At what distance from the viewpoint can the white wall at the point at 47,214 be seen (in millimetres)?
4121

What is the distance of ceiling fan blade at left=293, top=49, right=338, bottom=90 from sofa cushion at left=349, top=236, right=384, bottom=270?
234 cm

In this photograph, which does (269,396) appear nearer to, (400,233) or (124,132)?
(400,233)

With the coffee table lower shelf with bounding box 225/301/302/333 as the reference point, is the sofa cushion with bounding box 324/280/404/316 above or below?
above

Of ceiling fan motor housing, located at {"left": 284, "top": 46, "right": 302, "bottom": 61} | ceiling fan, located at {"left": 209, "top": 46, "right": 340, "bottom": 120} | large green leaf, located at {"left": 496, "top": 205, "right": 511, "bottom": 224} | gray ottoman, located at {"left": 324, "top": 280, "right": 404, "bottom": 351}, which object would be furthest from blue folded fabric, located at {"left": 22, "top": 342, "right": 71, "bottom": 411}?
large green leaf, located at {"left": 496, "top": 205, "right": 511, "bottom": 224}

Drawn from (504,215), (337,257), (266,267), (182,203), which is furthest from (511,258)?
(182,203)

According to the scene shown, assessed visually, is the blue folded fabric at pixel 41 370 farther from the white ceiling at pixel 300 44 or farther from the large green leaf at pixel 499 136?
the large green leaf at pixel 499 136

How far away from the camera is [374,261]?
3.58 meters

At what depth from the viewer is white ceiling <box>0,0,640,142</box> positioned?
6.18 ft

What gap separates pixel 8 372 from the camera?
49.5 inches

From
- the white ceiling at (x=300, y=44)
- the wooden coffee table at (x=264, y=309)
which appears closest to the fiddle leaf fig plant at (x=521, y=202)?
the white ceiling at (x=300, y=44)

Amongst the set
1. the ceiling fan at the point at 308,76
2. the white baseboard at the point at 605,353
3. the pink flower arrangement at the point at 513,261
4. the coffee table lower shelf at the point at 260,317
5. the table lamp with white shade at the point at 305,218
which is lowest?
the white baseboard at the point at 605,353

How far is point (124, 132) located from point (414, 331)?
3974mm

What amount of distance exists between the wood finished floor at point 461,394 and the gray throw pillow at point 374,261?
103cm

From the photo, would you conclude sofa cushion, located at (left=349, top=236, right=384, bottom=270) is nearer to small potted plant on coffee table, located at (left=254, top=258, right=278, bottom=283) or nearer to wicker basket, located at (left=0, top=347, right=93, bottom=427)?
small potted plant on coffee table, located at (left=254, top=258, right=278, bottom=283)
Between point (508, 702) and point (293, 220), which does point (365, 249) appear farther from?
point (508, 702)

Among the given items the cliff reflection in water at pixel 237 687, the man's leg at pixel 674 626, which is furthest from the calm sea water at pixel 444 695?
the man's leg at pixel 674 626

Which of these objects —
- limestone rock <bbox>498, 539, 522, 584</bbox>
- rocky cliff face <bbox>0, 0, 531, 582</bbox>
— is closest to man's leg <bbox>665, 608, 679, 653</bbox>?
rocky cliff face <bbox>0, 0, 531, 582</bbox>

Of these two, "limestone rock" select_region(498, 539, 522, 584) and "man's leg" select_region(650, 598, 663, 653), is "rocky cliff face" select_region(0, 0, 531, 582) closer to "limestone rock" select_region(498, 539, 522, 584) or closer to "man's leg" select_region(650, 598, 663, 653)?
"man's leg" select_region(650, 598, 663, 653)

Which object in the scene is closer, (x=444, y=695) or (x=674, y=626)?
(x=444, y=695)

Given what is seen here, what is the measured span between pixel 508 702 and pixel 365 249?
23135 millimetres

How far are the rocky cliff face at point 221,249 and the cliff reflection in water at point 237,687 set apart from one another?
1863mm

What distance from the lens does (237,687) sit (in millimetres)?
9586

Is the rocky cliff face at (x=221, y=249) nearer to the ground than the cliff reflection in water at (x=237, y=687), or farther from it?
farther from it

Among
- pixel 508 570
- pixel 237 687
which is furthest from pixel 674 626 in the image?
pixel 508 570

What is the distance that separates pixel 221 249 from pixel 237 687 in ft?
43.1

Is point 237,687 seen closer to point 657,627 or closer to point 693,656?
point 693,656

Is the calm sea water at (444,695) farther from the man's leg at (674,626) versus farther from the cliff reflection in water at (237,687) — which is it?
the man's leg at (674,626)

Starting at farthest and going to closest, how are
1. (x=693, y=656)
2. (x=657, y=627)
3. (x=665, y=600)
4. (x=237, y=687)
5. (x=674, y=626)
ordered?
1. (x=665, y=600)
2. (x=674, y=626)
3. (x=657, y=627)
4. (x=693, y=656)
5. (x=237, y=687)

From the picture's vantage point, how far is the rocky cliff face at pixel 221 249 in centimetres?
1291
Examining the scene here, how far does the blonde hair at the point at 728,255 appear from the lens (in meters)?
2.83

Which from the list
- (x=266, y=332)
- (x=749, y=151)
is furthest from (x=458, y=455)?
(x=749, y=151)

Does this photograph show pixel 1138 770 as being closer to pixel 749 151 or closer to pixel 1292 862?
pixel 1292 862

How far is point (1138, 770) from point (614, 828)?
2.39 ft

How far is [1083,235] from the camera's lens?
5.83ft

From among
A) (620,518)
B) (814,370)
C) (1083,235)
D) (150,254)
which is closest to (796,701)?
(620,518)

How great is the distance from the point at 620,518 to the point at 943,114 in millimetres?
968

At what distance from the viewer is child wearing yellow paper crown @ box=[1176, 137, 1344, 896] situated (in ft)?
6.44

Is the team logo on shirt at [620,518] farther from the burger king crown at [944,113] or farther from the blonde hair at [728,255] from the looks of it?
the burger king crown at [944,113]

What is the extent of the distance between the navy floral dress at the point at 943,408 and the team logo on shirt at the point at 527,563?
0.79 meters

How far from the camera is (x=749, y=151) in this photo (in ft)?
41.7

Brief => Edit the part of the data that opens with the line containing "At what distance from the viewer" and closes at the end of the data, replacing "team logo on shirt" with "team emblem on shirt" and leaving everything else unchanged. Give back only that part.

Correct response =>
At what distance from the viewer is child wearing yellow paper crown @ box=[1176, 137, 1344, 896] situated (in ft)?
6.44

Is the team emblem on shirt at [620,518] farther from the burger king crown at [944,113] or farther from the blonde hair at [728,255] from the looks of it?
the burger king crown at [944,113]

What is the extent of the distance between the navy floral dress at the point at 943,408 and the team emblem on shirt at the point at 527,563?
0.79 meters

How far from the camera is (x=749, y=151) in this photo (in ft)?
41.7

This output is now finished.